▶ [Text for analysis]:
Exotica+Fusion?
Al-Ghaieru | Wisconsin, AKA | 12/01/2005
(4 out of 5 stars)
"We seem to be in the midst of a full "exotica" revival these days. Popular music, having absorbed everything it can possibly absorb, chop up, and reconfigure, can now seem to try to be "everything at once" on an album. There is a lot of that going on here. Matt Chamberlain is a drummer, was one of like a billion Pearl Jam drummers (I think Mick Shrimpton was another of these drummers), but I digress. There is a lot of pounding percussion here with all sorts of instruments from this musical family, with string arrangements, and sequencer sampling for good measure. It's the inner contents of the album that are most satisfying-the fifth track has an "oriental" feel to it assisted by the ubiquitious presence of Eyvind Kang doing string arrangements and playing them as well, while the seventh track employs gamelin sounding music/percussion, and the eighth track moves in a dub reggae/trance sounding atmospheric. So with "ethnoi" hinted at but never played, and the musicianship all around implying the best fusion/progrock so apropos to our "postrocked/postandmathmetaled rock/withslabsofpunkthrowninforgoodmeasureidontknowwhatthef@#$genreitisanymore" defined decade, this should appeal to fans of Autechre, Aphex Twin, Tortoise(whom Chamberlain should probably jam with), maybe even Portishead and Tricky, definitely to fans of other bands on the "Web of Mimicry" roster, of whose ranks of session musicians Chamberlain will probably be joining."

▶ [Assignment 1]: Decide whether each statement agrees with the album review. Answer yes or no, and quote the review's deciding words. (a) The reviewer rates the album 4 out of 5 stars. (b) The eighth track has a dub reggae/trance feel. (c) The reviewer finds the opening tracks the most satisfying part of the album.
▶ [Assignment 2]: List every act the album review names as one whose fans the album should appeal to.
▶ [Assignment 3]: In the album review, which band is Matt Chamberlain said to have drummed for?

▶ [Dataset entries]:
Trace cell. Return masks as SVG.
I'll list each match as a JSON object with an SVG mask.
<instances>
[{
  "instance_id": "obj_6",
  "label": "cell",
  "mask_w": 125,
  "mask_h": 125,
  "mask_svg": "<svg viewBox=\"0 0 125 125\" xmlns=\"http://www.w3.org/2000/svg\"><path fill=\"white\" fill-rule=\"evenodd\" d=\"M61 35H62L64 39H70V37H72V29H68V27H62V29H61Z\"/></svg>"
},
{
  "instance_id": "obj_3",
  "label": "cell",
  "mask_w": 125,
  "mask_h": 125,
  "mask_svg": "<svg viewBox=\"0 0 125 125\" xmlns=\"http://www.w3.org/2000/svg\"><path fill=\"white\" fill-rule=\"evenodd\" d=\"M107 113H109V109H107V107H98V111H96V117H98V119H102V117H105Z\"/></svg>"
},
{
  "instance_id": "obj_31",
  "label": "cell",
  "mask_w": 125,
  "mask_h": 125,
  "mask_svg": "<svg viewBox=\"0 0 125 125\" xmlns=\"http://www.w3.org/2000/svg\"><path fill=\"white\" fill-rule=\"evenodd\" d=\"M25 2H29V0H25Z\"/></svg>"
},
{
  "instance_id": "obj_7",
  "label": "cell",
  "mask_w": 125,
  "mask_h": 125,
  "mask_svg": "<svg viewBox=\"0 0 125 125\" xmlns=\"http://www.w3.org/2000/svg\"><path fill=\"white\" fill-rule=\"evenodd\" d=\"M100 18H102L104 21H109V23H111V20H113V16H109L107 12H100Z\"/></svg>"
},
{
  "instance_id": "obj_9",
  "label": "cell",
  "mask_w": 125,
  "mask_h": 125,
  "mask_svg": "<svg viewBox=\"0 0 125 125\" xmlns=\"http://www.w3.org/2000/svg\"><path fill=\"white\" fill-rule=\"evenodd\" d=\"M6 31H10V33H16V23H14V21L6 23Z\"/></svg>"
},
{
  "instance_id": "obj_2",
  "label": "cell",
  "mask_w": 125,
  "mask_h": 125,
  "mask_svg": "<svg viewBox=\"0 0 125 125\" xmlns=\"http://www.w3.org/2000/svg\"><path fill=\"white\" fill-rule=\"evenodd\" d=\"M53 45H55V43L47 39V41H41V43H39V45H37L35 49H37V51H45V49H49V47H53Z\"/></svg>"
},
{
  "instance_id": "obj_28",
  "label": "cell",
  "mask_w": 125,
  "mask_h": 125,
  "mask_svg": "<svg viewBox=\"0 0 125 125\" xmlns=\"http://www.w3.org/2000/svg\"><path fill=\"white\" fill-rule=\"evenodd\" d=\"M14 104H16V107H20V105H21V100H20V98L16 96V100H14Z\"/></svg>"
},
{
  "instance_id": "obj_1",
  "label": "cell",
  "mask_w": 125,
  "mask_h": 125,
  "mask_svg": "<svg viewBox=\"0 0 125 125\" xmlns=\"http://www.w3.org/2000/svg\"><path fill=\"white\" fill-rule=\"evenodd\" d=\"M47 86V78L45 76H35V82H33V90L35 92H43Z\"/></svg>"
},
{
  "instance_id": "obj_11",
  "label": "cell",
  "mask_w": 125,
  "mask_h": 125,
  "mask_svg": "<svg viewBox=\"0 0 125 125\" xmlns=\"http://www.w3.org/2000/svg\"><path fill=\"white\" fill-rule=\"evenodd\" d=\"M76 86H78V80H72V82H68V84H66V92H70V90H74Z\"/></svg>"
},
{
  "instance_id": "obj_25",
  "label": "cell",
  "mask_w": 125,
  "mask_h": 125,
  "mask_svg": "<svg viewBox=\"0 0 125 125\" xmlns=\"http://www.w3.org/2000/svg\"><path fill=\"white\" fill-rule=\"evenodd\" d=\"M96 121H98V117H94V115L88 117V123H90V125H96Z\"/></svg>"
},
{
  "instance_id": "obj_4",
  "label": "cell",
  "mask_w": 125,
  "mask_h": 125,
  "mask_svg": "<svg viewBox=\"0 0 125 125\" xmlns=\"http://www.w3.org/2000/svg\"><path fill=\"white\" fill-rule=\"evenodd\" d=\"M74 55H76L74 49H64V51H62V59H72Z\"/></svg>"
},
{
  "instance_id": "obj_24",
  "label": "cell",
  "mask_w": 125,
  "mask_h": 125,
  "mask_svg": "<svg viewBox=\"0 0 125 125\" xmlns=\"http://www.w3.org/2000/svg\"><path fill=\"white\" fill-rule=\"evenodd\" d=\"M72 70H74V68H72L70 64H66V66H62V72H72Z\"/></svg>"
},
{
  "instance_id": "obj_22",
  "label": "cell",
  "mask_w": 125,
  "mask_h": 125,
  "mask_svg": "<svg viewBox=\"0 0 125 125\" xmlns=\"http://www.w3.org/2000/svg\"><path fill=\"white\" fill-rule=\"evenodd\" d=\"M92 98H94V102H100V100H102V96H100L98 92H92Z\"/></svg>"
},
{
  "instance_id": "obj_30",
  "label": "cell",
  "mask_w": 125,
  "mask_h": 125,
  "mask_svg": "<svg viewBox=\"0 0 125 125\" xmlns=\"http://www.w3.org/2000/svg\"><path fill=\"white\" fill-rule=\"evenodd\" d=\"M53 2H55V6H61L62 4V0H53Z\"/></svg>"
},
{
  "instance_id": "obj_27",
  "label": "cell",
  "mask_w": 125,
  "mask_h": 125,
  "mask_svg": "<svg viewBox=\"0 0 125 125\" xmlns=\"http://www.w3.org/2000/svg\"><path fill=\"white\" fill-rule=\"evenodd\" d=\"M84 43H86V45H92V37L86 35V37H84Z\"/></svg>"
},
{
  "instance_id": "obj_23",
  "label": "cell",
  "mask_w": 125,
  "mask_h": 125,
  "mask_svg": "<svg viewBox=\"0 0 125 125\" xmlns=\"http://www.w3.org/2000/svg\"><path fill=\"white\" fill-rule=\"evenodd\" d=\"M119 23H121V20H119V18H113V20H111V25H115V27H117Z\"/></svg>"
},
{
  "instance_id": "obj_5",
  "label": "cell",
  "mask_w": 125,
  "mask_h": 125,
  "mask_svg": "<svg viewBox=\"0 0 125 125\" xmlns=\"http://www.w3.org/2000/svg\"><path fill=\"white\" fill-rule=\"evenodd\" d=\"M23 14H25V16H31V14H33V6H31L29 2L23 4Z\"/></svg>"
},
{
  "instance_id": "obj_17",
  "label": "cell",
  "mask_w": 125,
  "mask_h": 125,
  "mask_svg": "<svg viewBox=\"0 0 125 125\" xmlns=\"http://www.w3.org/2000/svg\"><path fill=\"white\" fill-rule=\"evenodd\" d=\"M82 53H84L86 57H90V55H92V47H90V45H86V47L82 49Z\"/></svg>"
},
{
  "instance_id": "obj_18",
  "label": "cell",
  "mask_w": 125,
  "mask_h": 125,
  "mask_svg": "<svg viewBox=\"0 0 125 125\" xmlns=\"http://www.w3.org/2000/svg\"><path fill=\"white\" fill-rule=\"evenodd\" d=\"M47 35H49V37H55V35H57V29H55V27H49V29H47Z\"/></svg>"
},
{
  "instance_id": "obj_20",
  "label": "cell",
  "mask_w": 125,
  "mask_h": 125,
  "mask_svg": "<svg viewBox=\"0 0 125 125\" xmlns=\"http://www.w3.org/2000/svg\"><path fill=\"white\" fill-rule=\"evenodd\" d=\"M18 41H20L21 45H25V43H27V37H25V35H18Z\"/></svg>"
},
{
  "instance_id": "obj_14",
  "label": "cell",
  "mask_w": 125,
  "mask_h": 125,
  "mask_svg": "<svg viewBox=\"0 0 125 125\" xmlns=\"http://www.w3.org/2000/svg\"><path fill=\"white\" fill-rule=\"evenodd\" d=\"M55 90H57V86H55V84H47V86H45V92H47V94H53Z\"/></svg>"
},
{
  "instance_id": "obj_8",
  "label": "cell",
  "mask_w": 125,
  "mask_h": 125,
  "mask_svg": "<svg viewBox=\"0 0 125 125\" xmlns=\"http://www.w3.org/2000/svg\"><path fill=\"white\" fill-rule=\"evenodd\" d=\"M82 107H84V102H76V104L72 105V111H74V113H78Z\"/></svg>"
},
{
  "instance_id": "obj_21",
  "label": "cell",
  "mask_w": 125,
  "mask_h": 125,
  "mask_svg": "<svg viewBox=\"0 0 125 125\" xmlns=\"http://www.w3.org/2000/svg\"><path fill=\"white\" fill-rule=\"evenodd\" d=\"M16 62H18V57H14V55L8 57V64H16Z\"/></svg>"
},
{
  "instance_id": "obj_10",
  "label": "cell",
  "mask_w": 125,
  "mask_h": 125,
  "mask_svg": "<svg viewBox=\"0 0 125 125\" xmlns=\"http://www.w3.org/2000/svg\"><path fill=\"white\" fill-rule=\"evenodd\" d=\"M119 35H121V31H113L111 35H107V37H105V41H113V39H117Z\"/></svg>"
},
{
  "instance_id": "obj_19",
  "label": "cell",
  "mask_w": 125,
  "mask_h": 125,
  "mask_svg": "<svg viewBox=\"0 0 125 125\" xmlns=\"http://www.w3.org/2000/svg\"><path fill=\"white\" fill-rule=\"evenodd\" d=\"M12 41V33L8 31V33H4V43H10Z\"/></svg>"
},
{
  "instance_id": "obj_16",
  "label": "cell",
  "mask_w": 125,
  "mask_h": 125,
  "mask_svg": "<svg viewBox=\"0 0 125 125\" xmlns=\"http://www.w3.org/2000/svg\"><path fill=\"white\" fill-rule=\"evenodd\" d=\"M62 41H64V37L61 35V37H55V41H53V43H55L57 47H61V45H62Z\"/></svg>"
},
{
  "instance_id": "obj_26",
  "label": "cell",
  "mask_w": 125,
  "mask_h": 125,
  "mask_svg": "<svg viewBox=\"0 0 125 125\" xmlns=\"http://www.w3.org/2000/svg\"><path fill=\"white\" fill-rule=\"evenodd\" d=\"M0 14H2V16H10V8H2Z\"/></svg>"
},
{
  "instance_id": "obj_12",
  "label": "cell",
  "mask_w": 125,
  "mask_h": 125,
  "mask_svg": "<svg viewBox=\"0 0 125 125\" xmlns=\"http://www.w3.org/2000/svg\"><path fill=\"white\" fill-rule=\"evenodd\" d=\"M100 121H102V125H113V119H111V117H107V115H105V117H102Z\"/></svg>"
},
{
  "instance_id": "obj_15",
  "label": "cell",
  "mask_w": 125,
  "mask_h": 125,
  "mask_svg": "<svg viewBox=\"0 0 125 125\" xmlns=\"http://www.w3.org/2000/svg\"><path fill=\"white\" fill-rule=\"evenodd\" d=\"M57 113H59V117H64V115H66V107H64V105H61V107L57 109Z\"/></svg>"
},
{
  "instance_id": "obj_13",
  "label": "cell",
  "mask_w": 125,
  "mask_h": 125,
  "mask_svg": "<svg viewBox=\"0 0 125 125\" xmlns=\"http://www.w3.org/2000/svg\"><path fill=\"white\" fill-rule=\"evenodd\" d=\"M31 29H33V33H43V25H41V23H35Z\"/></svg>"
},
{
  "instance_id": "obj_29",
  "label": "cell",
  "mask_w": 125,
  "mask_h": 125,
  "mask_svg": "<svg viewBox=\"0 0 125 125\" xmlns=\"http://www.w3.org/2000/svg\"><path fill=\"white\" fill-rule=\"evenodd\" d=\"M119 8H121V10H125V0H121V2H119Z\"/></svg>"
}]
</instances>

▶ [Expected output 1]:
(a) Yes: "(4 out of 5 stars)"
(b) Yes: "the eighth track moves in a dub reggae/trance sounding atmospheric"
(c) No: "It's the inner contents of the album that are most satisfying"

▶ [Expected output 2]: Autechre, Aphex Twin, Tortoise, Portishead, Tricky

▶ [Expected output 3]: Pearl Jam